Try these planning steps.
1. Plan for Each Day
Make a simple daily plan. Maisel suggests using no parameters beyond the stark clarity of: I intend to write (pain/compose/play) every day. In essence, this commits you to honoring the process daily.
2. Plan for the Long Haul
Have a flexible long range plan reflecting the long term creative journey you envision for yourself and your way of making meaning according to your personal mission statement. This longer term plan includes meaningful quantitative measurements and interim goals, or bench marks or milestones, such as completing a specific number of pieces by a certain date. This requires essentially working toward specific goals and honoring the goal-oriented process.
3. Reality Check
Use common sense. Be sure your plans are realistic in the sense that you are not allowing your enthusiasm to take you to pie-in-the-sky fantasy land of what could reasonably be accomplished. It’s good to stretch, yes, but don’t set yourself up to fail from the start!
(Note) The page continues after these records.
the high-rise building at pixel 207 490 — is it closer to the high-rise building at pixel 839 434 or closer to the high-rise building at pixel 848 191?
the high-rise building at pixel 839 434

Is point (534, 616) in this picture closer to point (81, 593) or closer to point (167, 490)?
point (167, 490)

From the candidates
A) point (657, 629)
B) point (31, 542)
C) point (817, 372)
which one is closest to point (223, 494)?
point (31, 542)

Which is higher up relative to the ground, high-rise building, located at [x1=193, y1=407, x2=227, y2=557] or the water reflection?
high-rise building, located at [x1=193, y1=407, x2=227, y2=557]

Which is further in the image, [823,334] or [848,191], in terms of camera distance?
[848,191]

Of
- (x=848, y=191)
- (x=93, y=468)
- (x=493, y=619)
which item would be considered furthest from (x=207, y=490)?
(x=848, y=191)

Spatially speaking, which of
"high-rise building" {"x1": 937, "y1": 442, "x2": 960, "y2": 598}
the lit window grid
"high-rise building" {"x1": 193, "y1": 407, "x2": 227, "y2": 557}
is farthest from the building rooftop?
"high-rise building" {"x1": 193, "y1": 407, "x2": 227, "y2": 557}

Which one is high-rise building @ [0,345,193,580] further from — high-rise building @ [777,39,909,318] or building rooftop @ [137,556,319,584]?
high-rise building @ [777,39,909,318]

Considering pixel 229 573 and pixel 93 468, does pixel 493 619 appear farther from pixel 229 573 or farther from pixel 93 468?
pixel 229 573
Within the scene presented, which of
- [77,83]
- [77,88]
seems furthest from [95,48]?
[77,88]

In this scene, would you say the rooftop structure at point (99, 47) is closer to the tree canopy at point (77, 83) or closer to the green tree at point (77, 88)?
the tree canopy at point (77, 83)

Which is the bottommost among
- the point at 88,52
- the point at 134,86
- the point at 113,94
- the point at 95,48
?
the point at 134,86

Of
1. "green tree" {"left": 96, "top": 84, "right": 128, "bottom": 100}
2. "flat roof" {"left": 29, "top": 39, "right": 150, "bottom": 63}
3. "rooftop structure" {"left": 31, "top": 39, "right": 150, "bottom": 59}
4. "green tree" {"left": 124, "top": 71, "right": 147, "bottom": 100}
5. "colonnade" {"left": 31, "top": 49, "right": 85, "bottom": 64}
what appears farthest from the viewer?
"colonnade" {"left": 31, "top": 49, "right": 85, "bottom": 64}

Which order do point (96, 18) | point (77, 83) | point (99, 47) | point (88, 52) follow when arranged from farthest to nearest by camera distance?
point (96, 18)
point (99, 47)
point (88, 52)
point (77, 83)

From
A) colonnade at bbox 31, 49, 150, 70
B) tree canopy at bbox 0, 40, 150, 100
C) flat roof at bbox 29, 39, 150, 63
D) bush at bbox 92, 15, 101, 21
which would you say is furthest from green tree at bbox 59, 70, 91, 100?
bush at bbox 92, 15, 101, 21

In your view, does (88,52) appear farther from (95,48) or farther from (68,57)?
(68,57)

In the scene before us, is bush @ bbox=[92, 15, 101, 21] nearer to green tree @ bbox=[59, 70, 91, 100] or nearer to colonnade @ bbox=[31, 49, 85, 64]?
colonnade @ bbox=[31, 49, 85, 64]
Tailor your plan to fit YOU. Be sure your plan reflects your personal work habits and what works best for you, your schedule, and your energy levels.
5. Check In Often
Re-evaluate your plan periodically. About once a week, ask yourself honestly if you have been sticking to your plan? How does the long term plan look? Are you on pace to meet it? If not, either adjust your behavior accordingly, or change the plan so it is more workable.
Do you consciously make (and follow!) plans? Do you have a standing daily plan? A long range plan? How is it working out for you?